Iraq‘s counter-terrorism forces gained control over the southern part of the city of Fallujah on Sunday. The Islamic State (IS) assaulted the city two years ago, and since then, it has been one of the most important strongholds the organization has in the country.

The Fallujah operation has the ultimate goal of eradicating IS from Iraq. To do this, Iraq’s Special Forces has joined in arms with different factions that oppose the Islamic State and everything it represents. However, this long-lasting conflict is more complicated than it looks like, and civilians usually have the worst of it.
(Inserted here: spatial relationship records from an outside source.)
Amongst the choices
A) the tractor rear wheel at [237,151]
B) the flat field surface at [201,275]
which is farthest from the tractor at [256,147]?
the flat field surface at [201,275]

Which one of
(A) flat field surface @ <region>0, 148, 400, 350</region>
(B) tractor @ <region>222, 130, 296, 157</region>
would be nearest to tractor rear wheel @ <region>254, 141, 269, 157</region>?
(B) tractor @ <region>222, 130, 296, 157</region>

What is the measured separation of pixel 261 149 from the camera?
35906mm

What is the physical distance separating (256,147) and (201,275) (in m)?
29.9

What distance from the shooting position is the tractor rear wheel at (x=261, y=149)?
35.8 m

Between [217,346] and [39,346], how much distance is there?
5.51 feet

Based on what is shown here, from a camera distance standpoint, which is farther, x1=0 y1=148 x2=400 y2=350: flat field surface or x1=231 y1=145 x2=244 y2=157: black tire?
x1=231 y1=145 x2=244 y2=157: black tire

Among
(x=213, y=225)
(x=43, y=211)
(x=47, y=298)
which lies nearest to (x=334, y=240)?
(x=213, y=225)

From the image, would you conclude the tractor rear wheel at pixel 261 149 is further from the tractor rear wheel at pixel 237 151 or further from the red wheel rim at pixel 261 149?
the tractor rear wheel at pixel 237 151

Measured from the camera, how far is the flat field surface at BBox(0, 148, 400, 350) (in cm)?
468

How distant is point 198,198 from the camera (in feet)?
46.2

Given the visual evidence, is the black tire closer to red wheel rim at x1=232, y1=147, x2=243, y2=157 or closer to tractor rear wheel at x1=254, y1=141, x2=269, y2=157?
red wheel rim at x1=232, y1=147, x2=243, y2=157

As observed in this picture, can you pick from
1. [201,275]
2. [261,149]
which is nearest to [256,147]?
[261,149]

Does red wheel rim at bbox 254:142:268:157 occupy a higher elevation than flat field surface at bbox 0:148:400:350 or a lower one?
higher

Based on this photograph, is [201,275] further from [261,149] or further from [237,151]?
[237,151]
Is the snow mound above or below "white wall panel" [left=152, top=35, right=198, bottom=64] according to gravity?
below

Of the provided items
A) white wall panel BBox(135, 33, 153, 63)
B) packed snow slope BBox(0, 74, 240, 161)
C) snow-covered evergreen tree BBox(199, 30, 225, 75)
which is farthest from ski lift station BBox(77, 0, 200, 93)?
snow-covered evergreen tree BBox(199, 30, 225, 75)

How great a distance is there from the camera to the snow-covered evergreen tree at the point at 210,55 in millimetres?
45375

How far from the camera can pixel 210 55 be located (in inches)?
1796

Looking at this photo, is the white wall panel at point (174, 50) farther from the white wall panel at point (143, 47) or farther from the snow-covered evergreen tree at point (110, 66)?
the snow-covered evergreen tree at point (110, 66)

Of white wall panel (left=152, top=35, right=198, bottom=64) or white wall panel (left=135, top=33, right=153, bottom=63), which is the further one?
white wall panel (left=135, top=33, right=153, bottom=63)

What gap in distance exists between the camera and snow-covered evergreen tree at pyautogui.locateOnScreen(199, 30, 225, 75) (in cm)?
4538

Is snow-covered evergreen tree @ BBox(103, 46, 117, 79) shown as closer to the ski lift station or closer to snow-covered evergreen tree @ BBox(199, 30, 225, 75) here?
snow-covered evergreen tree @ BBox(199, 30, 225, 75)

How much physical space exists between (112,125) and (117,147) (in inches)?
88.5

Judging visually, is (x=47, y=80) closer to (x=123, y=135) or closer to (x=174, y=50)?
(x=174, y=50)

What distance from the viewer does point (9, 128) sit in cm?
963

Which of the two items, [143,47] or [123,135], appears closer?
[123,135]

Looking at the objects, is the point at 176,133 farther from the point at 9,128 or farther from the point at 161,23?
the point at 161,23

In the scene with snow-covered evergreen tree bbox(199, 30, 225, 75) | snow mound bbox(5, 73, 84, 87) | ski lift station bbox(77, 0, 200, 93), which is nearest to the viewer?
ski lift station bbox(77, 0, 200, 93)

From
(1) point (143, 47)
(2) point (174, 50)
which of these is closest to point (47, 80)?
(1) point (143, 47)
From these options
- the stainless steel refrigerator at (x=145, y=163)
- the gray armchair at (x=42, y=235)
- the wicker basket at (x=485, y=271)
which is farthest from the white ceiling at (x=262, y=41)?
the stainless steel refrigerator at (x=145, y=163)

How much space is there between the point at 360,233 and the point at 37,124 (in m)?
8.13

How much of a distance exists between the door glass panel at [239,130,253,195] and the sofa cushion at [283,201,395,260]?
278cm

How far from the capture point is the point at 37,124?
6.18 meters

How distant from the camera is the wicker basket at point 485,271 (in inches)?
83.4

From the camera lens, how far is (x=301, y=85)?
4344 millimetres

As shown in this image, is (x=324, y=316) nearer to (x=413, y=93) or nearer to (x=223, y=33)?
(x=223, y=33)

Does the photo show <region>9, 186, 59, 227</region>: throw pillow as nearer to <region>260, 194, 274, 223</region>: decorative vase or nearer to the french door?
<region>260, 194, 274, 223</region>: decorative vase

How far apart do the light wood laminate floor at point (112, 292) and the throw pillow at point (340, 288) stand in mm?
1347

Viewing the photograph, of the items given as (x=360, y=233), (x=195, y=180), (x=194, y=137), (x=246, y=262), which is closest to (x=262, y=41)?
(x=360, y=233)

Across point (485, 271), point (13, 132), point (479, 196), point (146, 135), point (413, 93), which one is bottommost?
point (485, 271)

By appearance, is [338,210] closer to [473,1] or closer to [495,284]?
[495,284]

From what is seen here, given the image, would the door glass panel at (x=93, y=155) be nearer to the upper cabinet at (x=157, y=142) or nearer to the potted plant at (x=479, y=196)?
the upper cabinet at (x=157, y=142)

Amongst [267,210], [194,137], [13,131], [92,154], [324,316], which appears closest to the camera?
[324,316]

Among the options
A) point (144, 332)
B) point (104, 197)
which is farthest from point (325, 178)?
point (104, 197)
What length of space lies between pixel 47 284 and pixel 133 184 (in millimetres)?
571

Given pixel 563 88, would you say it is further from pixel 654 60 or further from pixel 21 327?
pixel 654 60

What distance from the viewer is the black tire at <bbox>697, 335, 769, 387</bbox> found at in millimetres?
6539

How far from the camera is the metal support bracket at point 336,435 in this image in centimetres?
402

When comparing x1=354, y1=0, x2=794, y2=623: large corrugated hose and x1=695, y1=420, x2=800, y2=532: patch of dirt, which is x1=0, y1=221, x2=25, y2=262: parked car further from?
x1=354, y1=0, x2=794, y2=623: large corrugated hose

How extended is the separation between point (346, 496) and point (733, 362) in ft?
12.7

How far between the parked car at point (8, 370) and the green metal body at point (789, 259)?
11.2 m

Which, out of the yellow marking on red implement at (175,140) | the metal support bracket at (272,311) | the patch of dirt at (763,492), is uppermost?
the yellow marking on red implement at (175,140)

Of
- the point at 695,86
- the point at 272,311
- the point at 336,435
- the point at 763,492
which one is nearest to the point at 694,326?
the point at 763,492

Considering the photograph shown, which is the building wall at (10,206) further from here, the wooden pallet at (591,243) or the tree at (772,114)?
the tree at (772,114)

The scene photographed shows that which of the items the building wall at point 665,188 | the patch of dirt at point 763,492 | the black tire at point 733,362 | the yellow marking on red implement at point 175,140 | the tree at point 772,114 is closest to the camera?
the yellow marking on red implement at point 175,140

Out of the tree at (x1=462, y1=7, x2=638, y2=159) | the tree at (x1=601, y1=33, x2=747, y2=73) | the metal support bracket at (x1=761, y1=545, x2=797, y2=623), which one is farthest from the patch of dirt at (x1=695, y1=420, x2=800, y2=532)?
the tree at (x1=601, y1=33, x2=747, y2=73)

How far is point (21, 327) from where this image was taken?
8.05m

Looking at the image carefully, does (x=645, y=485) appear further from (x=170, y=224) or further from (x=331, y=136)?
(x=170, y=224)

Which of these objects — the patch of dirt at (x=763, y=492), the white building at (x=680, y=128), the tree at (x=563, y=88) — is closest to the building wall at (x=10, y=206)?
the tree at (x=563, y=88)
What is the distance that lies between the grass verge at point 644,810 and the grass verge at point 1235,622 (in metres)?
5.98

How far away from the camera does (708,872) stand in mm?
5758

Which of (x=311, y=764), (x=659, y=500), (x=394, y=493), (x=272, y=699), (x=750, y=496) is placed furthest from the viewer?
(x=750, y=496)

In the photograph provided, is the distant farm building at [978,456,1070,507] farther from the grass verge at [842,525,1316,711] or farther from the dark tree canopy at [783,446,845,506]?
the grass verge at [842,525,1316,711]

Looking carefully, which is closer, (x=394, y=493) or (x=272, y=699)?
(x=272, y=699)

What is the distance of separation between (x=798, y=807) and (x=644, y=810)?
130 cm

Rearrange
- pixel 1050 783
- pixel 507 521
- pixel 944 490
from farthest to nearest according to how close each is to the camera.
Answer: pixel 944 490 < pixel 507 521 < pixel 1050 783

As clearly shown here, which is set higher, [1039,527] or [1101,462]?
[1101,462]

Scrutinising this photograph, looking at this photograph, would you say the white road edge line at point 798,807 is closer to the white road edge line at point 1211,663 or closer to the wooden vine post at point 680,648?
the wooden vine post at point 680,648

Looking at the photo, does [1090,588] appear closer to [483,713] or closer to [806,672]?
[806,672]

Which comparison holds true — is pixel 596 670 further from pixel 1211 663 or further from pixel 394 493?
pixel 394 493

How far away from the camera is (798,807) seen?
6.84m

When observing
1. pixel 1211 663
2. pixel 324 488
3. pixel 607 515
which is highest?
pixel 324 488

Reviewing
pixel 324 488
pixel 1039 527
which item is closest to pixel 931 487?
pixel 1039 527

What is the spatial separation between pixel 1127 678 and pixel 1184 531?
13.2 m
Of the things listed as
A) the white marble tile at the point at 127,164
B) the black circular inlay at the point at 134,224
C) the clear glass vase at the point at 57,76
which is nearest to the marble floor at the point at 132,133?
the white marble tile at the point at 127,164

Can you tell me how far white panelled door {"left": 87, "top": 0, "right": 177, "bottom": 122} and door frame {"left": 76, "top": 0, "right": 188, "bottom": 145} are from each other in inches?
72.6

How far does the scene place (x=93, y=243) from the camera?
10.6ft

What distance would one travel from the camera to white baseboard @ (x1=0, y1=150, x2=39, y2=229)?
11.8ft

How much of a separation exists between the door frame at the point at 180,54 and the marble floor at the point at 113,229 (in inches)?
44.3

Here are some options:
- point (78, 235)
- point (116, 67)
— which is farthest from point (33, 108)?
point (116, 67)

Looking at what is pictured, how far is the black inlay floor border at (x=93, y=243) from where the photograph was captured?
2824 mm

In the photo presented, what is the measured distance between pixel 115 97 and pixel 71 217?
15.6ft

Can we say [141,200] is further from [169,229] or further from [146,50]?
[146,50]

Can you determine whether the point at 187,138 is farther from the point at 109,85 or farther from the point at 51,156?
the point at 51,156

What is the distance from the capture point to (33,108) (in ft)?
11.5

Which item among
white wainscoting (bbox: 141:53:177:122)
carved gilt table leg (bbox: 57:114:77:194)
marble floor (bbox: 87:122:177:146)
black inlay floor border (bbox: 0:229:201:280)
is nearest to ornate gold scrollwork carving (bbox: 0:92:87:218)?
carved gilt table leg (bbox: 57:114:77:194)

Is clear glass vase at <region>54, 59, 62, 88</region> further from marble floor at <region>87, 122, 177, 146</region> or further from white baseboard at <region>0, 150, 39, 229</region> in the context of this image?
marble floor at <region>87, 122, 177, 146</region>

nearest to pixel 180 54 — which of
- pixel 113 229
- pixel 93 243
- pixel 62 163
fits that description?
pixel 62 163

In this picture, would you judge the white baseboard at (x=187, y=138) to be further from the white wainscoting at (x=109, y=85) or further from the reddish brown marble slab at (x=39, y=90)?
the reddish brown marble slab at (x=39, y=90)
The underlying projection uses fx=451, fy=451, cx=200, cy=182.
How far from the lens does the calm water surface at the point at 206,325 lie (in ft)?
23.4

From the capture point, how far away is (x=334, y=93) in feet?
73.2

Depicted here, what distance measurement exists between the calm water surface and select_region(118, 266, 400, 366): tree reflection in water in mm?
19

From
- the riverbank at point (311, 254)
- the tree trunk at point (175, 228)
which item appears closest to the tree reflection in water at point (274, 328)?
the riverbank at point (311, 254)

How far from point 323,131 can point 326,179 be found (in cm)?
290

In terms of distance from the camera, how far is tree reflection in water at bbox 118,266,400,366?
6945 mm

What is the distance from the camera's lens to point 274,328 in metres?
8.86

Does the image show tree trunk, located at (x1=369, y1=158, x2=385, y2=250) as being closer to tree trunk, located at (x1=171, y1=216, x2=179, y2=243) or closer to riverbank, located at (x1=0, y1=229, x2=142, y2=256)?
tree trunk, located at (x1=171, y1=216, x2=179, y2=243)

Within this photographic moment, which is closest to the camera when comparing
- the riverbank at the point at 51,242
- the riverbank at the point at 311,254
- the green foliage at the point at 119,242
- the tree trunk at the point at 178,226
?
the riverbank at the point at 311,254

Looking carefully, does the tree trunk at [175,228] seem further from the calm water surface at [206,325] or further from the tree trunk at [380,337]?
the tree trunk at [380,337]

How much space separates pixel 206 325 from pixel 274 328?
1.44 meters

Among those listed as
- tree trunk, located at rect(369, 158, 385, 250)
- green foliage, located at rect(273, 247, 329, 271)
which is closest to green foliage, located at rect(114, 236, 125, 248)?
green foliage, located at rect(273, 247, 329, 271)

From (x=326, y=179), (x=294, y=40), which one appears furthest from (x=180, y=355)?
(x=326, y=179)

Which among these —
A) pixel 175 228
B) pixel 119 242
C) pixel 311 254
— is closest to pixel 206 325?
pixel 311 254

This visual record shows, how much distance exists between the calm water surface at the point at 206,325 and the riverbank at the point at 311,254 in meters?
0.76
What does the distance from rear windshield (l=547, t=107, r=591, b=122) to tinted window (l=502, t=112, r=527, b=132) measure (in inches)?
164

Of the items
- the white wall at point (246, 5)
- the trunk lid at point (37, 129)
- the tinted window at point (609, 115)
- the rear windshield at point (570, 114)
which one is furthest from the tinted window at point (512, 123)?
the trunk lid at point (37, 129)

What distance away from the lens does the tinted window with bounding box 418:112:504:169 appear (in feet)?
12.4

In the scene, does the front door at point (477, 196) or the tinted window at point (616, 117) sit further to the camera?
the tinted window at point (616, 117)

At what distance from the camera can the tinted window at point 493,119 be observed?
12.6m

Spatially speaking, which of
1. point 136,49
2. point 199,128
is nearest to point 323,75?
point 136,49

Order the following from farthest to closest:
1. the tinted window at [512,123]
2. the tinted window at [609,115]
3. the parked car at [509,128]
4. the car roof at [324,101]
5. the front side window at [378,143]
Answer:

Iraqi security forces and Shi’ite fighters sit in military vehicles near Fallujah. Image courtesy of Alaa Al-Marjani/Reuters/IBTimes

High-caliber guns and heavy vehicles tanks included are usually a common target.

Lt. Gen. Abdel Wahab Al-Saadi is the man in charge of the operation. The offensive was announced in May this year, and the campaign was officially launched in the last days of the same month. It started in Namiyah, a rural neighborhood south Fallujah, using one of the tactics favored by the North American army, counter-terrorism forces waited for a series of airstrikes to reduce the resistance.

The United States led the alliance air-raid, and it lasted for days. Its primary objective was to eliminate as many car bombs as possible since they are the most effective weapon the IS has used against Iraq’s special forces. An air raid is a group effort. From land, small forces scout the terrain looking for critical objectives, such as weapon facilities, fuel and ammunition storage and others. High-caliber guns and heavy vehicles tanks included are usually a common target.

The counter-terrorism forces joined the fray in the land after the defenses were weakened. Iraqi forces were accompanied of the militias, an “informal” faction of the conflict which opposes the IS. The “militias” are mostly formed by Shias, and together they bested the terrorist units. According to Al-Saadi, the coalition forces will enter the center of the central city. If that happens, the IS will lose tactical power.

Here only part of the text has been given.